◆ EXERCISE
Copy the data below word for word, starting at the line that contains "From the viewer, how" and ending after the line that contains "Answer: the bride's arm at [142,106]".

◆ PROVIDED DATA
———
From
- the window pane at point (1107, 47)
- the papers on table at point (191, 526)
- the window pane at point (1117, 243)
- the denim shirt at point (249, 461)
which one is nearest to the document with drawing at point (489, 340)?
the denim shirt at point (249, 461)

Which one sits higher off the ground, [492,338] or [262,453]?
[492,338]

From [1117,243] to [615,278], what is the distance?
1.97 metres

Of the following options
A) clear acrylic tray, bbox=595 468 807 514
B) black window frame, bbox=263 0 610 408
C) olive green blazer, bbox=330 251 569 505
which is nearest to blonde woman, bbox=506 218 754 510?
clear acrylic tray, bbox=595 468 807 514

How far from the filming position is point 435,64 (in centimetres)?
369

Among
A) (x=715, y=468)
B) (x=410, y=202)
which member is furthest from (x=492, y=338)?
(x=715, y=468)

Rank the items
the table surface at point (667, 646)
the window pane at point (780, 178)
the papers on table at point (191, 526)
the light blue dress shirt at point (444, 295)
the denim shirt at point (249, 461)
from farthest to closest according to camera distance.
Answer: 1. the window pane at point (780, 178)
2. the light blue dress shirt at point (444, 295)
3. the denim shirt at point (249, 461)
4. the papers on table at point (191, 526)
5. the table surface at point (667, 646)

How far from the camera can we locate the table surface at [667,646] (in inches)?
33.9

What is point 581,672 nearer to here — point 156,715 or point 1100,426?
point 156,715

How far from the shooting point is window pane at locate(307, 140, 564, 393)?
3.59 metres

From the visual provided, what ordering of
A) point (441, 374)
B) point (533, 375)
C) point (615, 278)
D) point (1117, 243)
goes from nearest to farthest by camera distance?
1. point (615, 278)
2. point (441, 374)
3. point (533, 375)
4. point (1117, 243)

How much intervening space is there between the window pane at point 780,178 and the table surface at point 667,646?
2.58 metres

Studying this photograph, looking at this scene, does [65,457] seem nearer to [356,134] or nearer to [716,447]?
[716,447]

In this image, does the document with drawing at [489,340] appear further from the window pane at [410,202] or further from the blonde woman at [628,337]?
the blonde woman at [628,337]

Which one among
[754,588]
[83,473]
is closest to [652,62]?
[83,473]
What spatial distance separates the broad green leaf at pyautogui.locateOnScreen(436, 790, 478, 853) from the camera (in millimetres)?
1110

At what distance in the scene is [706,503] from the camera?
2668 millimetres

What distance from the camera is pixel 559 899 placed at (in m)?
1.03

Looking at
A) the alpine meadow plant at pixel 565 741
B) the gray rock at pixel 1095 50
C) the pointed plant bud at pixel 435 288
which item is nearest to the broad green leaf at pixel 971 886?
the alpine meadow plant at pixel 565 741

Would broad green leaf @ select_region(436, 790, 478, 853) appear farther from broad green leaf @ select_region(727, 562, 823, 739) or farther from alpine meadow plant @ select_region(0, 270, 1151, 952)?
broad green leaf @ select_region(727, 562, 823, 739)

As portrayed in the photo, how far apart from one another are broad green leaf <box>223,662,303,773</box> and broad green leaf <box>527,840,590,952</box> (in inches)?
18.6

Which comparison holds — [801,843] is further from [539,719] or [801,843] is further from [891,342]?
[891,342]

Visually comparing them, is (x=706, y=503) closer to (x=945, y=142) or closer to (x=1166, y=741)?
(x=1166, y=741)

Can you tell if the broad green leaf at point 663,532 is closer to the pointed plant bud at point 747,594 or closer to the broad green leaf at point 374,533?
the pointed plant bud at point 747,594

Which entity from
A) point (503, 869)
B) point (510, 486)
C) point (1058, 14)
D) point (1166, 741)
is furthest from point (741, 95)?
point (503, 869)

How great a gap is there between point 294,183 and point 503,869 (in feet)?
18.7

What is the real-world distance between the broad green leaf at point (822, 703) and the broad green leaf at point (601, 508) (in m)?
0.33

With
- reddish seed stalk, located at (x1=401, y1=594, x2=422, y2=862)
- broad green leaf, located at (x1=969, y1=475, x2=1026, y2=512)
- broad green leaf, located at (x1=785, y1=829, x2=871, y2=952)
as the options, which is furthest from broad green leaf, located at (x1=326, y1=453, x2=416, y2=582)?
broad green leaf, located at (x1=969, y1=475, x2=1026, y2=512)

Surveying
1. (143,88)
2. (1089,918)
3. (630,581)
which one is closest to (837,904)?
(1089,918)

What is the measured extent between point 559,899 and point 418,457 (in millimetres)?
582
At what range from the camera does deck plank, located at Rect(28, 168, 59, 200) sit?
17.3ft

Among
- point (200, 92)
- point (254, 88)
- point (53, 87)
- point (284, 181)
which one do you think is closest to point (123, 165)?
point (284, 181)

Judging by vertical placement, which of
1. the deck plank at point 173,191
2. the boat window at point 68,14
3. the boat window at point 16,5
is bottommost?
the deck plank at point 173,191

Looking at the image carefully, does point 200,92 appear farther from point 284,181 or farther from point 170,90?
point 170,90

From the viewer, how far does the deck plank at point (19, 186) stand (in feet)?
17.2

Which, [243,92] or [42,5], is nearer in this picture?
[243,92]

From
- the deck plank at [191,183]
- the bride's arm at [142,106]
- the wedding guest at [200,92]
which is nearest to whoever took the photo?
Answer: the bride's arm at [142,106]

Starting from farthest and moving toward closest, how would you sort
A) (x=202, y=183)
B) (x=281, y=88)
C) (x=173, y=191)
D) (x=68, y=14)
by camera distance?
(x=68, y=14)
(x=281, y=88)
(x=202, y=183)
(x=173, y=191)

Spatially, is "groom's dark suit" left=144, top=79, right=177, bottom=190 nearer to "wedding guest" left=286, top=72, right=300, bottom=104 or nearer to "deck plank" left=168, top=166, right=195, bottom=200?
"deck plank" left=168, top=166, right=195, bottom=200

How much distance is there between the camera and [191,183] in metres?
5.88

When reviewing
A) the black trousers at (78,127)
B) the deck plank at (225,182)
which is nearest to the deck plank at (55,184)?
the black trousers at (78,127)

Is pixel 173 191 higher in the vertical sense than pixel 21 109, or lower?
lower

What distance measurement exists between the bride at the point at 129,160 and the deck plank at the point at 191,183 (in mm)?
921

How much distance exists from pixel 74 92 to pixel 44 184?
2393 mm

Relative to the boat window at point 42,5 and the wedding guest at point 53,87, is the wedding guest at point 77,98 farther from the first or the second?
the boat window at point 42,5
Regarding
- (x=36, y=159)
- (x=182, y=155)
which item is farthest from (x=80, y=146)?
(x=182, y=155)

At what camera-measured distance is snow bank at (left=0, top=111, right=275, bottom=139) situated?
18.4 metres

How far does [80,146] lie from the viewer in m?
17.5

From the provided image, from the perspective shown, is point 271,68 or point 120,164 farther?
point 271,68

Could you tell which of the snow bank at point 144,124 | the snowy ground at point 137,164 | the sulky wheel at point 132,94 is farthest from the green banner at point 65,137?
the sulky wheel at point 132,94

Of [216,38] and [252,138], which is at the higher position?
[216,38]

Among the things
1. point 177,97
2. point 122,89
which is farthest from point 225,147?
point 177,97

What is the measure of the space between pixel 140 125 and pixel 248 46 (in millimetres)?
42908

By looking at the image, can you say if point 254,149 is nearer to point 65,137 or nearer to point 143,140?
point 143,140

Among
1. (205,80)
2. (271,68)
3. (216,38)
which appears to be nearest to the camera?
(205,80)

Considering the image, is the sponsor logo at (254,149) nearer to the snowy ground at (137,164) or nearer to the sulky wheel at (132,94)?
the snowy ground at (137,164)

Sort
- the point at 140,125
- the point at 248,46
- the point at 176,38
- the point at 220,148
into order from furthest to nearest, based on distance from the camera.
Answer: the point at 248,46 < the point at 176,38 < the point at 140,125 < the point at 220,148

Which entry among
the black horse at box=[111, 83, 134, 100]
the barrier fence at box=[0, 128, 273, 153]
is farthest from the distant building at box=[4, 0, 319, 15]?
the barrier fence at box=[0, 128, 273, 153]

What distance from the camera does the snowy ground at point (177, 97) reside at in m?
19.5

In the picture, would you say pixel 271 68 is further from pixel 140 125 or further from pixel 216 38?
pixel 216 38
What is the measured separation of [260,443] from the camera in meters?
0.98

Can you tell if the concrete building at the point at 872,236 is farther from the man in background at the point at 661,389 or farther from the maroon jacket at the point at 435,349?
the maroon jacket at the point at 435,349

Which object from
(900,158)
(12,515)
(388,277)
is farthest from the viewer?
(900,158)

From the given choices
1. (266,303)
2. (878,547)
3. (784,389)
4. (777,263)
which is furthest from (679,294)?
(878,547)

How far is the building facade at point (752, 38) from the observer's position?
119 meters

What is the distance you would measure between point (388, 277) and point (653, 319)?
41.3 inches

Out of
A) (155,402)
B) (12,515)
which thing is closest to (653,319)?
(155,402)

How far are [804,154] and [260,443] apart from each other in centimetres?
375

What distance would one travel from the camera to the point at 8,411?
———
◆ EXPECTED ANSWER
From the viewer, how far does the deck plank at point (19, 186) stand (in feet)?
17.2

Which, [243,92] or [42,5], is nearer in this picture?
[243,92]

From
- the deck plank at [191,183]
- the bride's arm at [142,106]
- the wedding guest at [200,92]
which is nearest to whoever took the photo?
Answer: the bride's arm at [142,106]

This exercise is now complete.